##### Rows #####
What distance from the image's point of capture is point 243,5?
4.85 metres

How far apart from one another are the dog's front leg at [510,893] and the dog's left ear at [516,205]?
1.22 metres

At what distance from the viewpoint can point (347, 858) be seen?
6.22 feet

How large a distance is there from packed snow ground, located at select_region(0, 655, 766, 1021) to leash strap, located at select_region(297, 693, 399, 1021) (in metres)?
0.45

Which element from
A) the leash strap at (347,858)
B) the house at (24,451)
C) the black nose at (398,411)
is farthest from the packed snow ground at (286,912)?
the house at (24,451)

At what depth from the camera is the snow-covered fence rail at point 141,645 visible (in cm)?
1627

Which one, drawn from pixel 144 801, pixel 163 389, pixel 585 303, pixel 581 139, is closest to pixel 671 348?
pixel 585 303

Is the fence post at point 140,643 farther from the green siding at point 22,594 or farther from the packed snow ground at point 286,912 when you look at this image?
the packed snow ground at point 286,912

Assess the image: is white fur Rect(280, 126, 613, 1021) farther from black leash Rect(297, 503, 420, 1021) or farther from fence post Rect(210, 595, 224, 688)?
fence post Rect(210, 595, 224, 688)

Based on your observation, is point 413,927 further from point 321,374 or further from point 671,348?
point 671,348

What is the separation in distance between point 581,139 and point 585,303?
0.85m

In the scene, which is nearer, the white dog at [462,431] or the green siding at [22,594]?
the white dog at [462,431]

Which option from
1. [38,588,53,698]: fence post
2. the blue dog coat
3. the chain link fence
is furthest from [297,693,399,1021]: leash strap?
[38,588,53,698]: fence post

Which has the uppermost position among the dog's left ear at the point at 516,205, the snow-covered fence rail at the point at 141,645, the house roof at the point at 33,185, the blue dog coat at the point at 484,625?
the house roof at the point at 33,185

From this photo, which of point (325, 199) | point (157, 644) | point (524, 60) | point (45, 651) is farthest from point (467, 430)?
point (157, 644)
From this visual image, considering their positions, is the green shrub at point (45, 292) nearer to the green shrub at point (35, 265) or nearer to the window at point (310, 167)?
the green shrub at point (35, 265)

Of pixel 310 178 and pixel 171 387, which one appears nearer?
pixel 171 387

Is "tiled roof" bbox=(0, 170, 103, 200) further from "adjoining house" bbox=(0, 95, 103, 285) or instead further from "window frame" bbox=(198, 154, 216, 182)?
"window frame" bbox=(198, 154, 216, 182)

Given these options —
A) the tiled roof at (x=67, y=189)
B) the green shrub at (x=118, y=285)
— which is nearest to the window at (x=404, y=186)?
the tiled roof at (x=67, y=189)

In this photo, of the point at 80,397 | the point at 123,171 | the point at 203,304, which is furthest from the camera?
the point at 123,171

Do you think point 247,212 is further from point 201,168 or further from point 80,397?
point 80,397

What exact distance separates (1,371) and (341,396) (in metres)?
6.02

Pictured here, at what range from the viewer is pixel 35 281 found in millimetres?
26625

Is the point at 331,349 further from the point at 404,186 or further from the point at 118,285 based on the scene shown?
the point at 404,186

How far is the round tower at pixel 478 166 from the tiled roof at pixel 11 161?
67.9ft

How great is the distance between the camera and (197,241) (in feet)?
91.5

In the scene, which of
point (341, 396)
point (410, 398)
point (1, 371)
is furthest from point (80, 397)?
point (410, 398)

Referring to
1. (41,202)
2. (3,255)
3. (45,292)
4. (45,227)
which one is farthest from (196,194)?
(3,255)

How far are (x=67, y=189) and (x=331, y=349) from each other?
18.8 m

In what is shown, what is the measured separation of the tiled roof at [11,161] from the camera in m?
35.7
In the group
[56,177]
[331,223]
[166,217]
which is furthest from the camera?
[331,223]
#####
Rewrite the data above, replacing every instance of "snow-covered fence rail" with "snowy fence rail" and leaving everything else unchanged.

What distance from the image's point of capture is point 243,5?
4.85 metres

How far apart from one another are the dog's front leg at [510,893] and the dog's left ear at [516,205]?
1.22 metres

At what distance from the viewpoint can point (347, 858) be seen?
6.22 feet

How large a distance is there from packed snow ground, located at select_region(0, 655, 766, 1021) to leash strap, located at select_region(297, 693, 399, 1021) (in metres)?
0.45

Which element from
A) the leash strap at (347,858)
B) the house at (24,451)
C) the black nose at (398,411)
is farthest from the packed snow ground at (286,912)?
the house at (24,451)

At what depth from the camera is the snowy fence rail at point 141,645 visible (in cm)?
1627

Which one, drawn from pixel 144 801, pixel 163 389, pixel 585 303, pixel 581 139, is closest to pixel 671 348?
pixel 585 303

Is the fence post at point 140,643 farther from the green siding at point 22,594 or farther from the packed snow ground at point 286,912 when you look at this image?
the packed snow ground at point 286,912

Assess the image: is white fur Rect(280, 126, 613, 1021) farther from black leash Rect(297, 503, 420, 1021) or farther from fence post Rect(210, 595, 224, 688)?
fence post Rect(210, 595, 224, 688)

Based on your observation, is point 413,927 further from point 321,374 or further from point 671,348?
point 671,348

What is the separation in distance between point 581,139 and point 585,303?
0.85m

In the scene, which is nearer, the white dog at [462,431] or the green siding at [22,594]?
the white dog at [462,431]

Which option from
1. [38,588,53,698]: fence post
2. the blue dog coat
3. the chain link fence
is furthest from [297,693,399,1021]: leash strap?
[38,588,53,698]: fence post

Which has the uppermost position among the dog's left ear at the point at 516,205, the snowy fence rail at the point at 141,645, the house roof at the point at 33,185, the blue dog coat at the point at 484,625?
the house roof at the point at 33,185

From this photo, which of point (325, 199) | point (157, 644) | point (524, 60) | point (45, 651) is farthest from point (467, 430)?
point (157, 644)
From this visual image, considering their positions, is the green shrub at point (45, 292) nearer to the green shrub at point (35, 265) or nearer to the window at point (310, 167)?
the green shrub at point (35, 265)

Of pixel 310 178 and pixel 171 387, which one appears nearer?
pixel 171 387

Is "tiled roof" bbox=(0, 170, 103, 200) further from "adjoining house" bbox=(0, 95, 103, 285) or instead further from "window frame" bbox=(198, 154, 216, 182)?
"window frame" bbox=(198, 154, 216, 182)

Given these options —
A) the tiled roof at (x=67, y=189)
B) the green shrub at (x=118, y=285)
— which is nearest to the window at (x=404, y=186)?
the tiled roof at (x=67, y=189)

In this photo, of the point at 80,397 | the point at 123,171 | the point at 203,304, which is furthest from the camera?
the point at 123,171

Do you think point 247,212 is further from point 201,168 or further from point 80,397?
point 80,397

What exact distance separates (1,371) and (341,396) (in metres)?
6.02

Pictured here, at what range from the viewer is pixel 35 281 found in millimetres?
26625

Is the point at 331,349 further from the point at 404,186 or further from the point at 118,285 based on the scene shown?
the point at 404,186

How far is the round tower at pixel 478 166 from the tiled roof at pixel 11 161?
67.9ft

How great is the distance between the camera and (197,241) (in feet)?
91.5

In the scene, which of
point (341, 396)
point (410, 398)
point (1, 371)
is furthest from point (80, 397)?
point (410, 398)

Referring to
1. (41,202)
2. (3,255)
3. (45,292)
4. (45,227)
which one is farthest from (196,194)?
(3,255)

How far are (x=67, y=189) and (x=331, y=349) from each other?
18.8 m

In what is shown, what is the measured separation of the tiled roof at [11,161] from the camera in m?
35.7
In the group
[56,177]
[331,223]
[166,217]
which is furthest from the camera?
[331,223]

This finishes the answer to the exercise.